-- WHAT YOU ARE ASKED TO DO --
Reproduce the DNAnexus quickstart text from "1. Your Computer" to "charge by DNAnexus.", replacing every "browser" with "client".

-- DOCUMENT EXCERPT --

Website Quickstart

Welcome to the DNAnexus Platform, the complete cloud-based solution for next-generation sequence analysis and visualization. The purpose of this guide is to help you get started quickly. You will find instructions for uploading data, running analyses, and building your own customized analysis workflows.

Step 1: Make your first project

Before uploading or using any data, you will need to create a project. Each piece of data in the Platform lives inside a project. You can create a project by clicking on the  Add Project button on the home page after logging in.

Add data

Click on the  Add Data button within your newly-created project.

This opens a dialog box, which gives you three options for uploading your data:

  1. Your Computer Use your web browser to upload data from your computer. You will have to stay logged in and keep the browser open until the upload has completed.
  2. Server Specify an URL of a globally-accessible server from which the file will be uploaded to the platform.
  3. Other Project Copy data from another project on the platform. Some data is provided free of charge by DNAnexus.
Note: If you are uploading very large files to the platform, the Upload Agent, available as a command line tool, is the fastest and most reliable way to transfer large data files to the platform.

Example: Importing data into a project from another DNAnexus project

  1. Click on Other Project (1).
  2. Select Demo Data (2)
  3. Select the Quickstart folder (3). This folder contains 2 files with the paired-end sequencing reads from chromosome 20 of exome SRR100022 (in fq.gz format) from the 1000 Genomes project. The full exome data is available in the SRR100022 folder, but for the sake of this demo, we will use the smaller dataset.
  4. Select all of the data in the Quickstart folder by checking the box next to the "Name" header (4).
  5. Finally, click the Add button to add the data to your project.

Click the screenshot below to zoom in.

Click the screenshot below to zoom in.

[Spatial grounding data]
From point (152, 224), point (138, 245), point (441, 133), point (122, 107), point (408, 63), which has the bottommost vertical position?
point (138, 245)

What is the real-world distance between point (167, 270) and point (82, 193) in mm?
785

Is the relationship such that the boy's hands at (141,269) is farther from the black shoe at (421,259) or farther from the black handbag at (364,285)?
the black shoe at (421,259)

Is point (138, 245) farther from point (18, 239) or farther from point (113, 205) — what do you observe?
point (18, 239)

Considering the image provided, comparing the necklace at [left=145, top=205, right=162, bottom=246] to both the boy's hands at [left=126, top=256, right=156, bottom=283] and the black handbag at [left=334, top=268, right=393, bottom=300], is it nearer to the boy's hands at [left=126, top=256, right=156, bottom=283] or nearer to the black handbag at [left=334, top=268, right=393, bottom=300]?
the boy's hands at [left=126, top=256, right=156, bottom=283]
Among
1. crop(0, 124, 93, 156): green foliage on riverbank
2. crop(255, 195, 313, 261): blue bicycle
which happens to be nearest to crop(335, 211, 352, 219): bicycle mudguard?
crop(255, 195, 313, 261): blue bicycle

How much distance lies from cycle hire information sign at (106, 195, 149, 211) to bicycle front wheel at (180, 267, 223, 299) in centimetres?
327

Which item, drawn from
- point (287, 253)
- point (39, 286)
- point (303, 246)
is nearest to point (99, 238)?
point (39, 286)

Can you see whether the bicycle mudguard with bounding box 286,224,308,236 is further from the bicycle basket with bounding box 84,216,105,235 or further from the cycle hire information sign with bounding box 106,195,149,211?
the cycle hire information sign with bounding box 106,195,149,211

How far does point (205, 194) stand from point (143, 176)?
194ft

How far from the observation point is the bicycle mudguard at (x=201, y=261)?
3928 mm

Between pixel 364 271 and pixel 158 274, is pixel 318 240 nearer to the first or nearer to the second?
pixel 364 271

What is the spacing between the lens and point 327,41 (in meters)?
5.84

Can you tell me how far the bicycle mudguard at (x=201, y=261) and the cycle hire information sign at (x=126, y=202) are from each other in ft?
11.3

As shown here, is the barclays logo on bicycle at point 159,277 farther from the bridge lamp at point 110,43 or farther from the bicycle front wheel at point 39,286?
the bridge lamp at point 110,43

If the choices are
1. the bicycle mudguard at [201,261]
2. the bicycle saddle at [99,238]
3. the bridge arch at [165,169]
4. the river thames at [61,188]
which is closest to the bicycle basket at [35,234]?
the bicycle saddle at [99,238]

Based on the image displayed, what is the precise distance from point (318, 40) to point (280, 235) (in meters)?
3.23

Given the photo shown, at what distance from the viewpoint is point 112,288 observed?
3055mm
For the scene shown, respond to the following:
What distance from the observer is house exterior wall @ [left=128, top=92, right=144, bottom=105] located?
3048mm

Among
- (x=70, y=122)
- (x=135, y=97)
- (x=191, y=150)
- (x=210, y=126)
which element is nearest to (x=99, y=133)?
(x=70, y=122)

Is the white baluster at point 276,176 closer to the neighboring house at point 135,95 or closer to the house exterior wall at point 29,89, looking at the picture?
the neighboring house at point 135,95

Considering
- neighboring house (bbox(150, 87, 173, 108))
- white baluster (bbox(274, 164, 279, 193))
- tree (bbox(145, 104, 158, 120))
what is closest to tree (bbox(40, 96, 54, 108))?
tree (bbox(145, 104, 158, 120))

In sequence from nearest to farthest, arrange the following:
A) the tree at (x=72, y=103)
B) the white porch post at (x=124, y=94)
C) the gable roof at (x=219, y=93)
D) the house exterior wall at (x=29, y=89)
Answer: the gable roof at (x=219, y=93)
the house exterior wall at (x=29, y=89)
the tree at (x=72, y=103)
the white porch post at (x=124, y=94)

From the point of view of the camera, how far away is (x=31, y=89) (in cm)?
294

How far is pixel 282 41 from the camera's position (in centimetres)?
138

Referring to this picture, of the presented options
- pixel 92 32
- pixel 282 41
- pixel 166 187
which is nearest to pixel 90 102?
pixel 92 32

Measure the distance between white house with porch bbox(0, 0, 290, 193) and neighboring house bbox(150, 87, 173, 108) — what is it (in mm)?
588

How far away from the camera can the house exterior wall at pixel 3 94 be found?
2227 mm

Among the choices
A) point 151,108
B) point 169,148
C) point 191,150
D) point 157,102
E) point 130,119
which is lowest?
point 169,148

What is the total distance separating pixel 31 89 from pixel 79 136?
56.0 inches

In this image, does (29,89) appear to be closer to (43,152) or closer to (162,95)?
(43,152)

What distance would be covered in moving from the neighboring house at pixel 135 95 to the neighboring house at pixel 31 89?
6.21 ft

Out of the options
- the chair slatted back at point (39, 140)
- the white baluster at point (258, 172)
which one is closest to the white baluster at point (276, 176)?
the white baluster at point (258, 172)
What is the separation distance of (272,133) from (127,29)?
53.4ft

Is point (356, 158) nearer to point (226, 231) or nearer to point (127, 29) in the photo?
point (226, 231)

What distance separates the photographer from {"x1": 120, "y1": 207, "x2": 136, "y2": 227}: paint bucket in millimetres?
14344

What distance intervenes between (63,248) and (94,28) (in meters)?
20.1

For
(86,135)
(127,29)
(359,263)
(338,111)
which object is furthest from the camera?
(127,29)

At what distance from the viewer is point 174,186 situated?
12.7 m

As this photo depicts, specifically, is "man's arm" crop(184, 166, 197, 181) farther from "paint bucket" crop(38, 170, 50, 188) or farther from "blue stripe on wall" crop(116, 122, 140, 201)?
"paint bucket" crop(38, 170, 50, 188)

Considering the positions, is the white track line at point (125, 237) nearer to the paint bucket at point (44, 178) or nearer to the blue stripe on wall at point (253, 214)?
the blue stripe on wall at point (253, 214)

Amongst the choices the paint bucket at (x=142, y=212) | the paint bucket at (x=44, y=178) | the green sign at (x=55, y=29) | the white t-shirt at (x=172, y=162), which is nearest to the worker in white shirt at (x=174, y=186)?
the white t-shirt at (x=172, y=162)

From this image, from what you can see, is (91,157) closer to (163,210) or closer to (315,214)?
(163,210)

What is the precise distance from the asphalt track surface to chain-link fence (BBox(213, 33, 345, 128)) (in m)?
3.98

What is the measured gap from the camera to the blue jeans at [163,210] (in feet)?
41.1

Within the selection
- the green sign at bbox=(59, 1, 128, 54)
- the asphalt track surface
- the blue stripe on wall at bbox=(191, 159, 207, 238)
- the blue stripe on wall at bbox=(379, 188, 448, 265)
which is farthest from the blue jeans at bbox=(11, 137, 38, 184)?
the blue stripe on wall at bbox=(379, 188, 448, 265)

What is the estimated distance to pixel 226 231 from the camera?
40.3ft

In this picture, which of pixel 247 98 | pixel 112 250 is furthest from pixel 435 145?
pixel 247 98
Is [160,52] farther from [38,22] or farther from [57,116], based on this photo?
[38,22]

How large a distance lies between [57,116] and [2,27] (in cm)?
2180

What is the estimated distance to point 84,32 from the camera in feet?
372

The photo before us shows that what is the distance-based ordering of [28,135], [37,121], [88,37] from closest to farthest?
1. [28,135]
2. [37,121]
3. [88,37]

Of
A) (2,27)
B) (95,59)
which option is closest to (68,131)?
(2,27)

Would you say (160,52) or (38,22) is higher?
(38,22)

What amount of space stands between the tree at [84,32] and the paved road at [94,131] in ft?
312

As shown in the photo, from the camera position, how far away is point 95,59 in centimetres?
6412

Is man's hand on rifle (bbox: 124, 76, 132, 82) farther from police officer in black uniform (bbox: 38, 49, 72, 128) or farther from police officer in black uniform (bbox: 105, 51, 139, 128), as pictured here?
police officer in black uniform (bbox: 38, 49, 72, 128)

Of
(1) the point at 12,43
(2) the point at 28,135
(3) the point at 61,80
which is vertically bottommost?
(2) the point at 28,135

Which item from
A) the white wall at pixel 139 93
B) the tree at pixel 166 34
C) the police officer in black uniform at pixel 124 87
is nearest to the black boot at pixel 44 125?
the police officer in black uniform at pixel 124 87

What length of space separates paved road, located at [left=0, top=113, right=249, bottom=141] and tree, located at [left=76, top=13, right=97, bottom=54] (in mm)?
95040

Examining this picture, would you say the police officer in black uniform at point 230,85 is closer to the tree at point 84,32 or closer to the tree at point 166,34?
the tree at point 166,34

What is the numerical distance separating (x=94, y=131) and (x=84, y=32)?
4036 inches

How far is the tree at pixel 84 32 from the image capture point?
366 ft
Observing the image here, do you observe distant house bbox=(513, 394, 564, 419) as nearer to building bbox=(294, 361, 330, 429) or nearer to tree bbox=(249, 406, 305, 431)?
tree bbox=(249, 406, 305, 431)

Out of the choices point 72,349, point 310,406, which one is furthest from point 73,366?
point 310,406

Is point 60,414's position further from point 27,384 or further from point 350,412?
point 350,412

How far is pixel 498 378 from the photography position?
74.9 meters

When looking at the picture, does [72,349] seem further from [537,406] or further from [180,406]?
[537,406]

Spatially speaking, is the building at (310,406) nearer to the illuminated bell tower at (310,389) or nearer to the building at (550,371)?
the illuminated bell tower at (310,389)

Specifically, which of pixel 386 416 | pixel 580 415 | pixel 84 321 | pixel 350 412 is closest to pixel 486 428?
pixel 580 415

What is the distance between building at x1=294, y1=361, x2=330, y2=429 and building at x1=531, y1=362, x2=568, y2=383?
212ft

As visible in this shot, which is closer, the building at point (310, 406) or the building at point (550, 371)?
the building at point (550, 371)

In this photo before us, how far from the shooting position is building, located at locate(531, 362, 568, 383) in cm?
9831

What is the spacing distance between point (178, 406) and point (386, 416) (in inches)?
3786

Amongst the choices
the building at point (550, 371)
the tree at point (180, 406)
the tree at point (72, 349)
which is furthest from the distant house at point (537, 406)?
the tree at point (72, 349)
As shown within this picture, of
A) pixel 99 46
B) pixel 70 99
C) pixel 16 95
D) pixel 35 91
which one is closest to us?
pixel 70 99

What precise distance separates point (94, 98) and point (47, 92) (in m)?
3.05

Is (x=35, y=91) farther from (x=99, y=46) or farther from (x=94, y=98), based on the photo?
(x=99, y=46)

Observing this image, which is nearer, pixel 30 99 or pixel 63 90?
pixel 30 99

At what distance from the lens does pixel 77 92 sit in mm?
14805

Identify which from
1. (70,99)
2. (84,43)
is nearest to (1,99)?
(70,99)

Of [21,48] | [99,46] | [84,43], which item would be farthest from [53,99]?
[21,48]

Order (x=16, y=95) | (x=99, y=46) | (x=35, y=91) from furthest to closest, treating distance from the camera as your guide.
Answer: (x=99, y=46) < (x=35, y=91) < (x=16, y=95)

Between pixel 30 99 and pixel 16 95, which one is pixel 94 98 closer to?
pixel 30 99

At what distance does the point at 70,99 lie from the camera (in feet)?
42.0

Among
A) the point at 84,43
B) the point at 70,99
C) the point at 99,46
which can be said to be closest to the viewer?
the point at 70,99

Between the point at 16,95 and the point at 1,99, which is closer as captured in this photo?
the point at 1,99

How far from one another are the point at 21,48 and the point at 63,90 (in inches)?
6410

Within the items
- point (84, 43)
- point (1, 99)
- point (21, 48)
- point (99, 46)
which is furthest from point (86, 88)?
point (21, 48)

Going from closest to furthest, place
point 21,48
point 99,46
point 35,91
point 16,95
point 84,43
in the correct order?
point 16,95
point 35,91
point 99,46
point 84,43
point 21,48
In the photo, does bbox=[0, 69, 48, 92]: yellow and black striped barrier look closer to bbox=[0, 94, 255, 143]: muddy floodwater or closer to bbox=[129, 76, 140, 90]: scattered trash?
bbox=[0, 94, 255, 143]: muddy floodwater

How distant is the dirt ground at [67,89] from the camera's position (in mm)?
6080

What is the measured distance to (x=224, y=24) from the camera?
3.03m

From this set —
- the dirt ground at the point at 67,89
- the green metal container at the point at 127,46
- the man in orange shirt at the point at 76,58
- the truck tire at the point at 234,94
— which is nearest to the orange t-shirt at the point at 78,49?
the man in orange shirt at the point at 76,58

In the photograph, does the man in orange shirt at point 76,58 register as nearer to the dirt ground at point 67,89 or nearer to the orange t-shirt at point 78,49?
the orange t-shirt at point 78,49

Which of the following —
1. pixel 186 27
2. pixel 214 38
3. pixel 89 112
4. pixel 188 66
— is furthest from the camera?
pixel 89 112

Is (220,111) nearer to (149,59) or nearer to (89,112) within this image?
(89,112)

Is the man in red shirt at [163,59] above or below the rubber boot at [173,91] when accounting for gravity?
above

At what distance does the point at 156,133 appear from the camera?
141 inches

-- RESULT OF THE TASK --
1. Your Computer Use your web client to upload data from your computer. You will have to stay logged in and keep the client open until the upload has completed.
  2. Server Specify an URL of a globally-accessible server from which the file will be uploaded to the platform.
  3. Other Project Copy data from another project on the platform. Some data is provided free of charge by DNAnexus.